Prompt: Would you print every entry below exactly as written, omitting the images?

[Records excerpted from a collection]
* * *

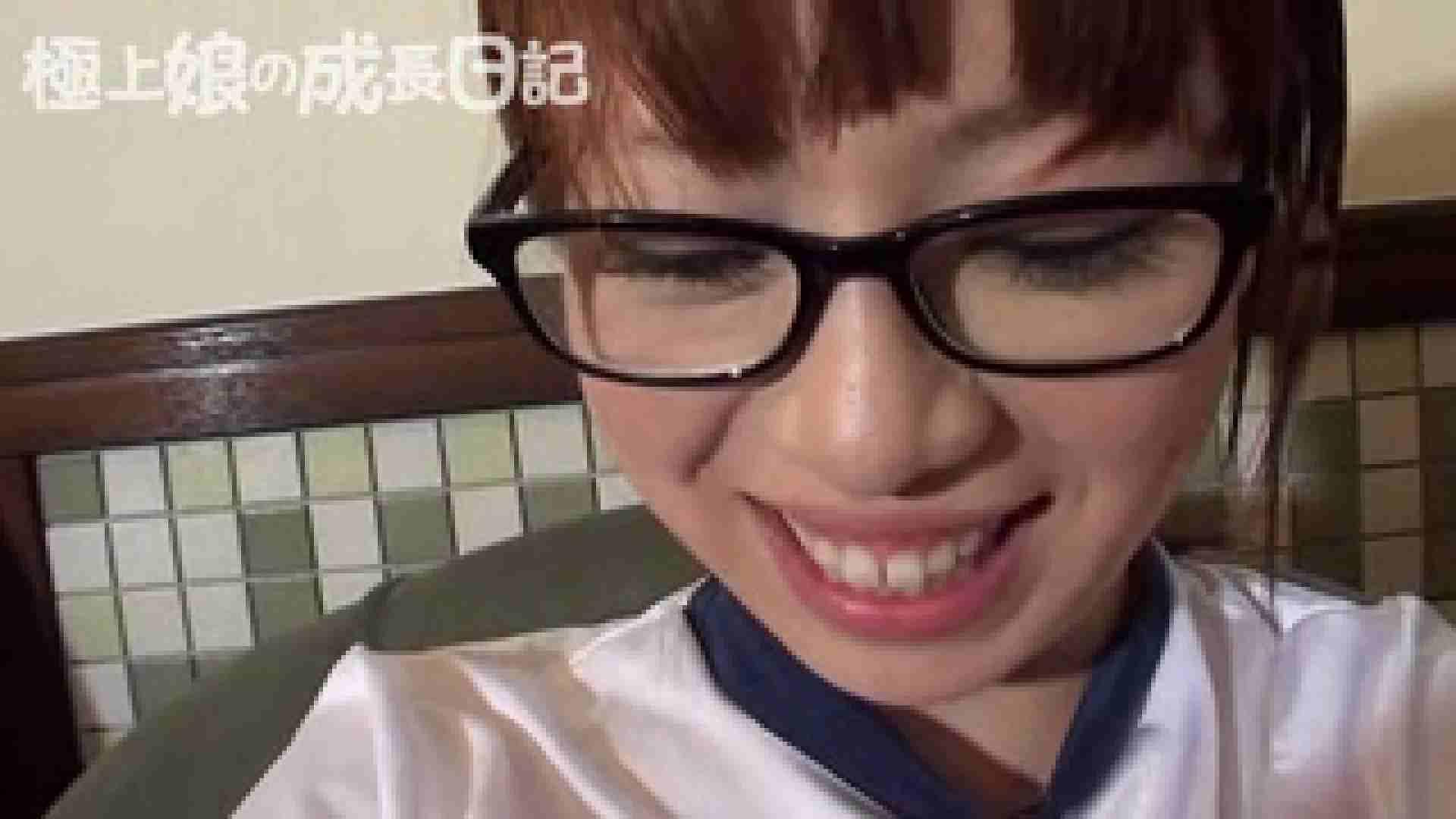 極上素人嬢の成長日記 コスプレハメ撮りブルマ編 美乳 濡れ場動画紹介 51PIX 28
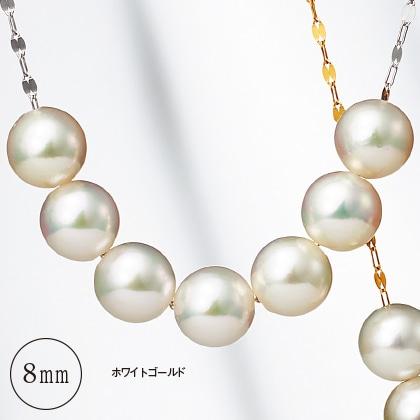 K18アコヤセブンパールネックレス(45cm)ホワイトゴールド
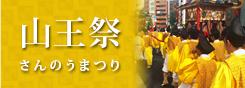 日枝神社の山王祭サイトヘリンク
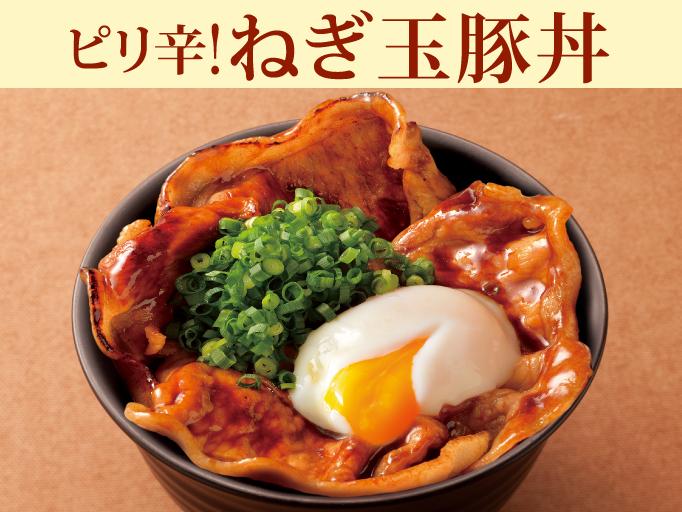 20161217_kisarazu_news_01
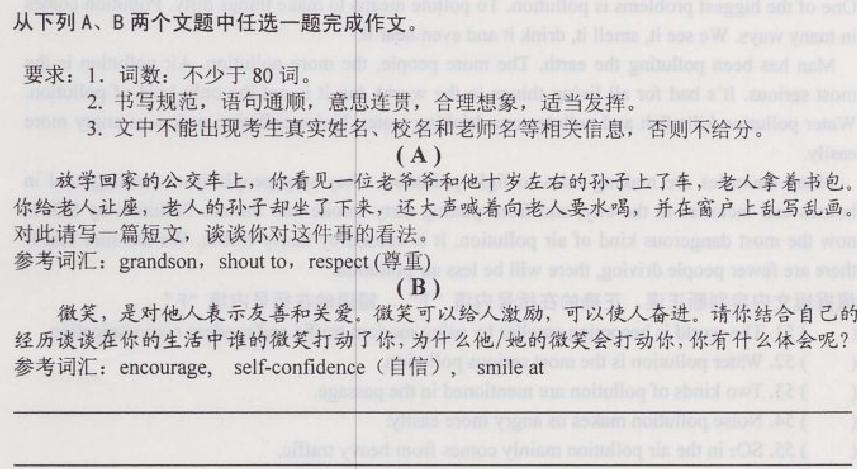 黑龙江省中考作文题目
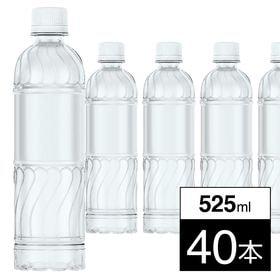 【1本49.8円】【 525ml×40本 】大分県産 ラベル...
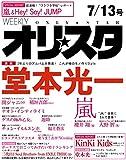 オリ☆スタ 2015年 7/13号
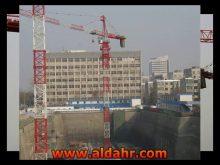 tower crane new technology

* * *

Reply to the task:
 極上素人嬢の成長日記 コスプレハメ撮りブルマ編 美乳 濡れ場動画紹介 51PIX 28
 K18アコヤセブンパールネックレス(45cm)ホワイトゴールド
 日枝神社の山王祭サイトヘリンク
 20161217_kisarazu_news_01
 黑龙江省中考作文题目
 【1本49.8円】【 525ml×40本 】大分県産 ラベル...
 オリ☆スタ 2015年 7/13号
 tower crane new technology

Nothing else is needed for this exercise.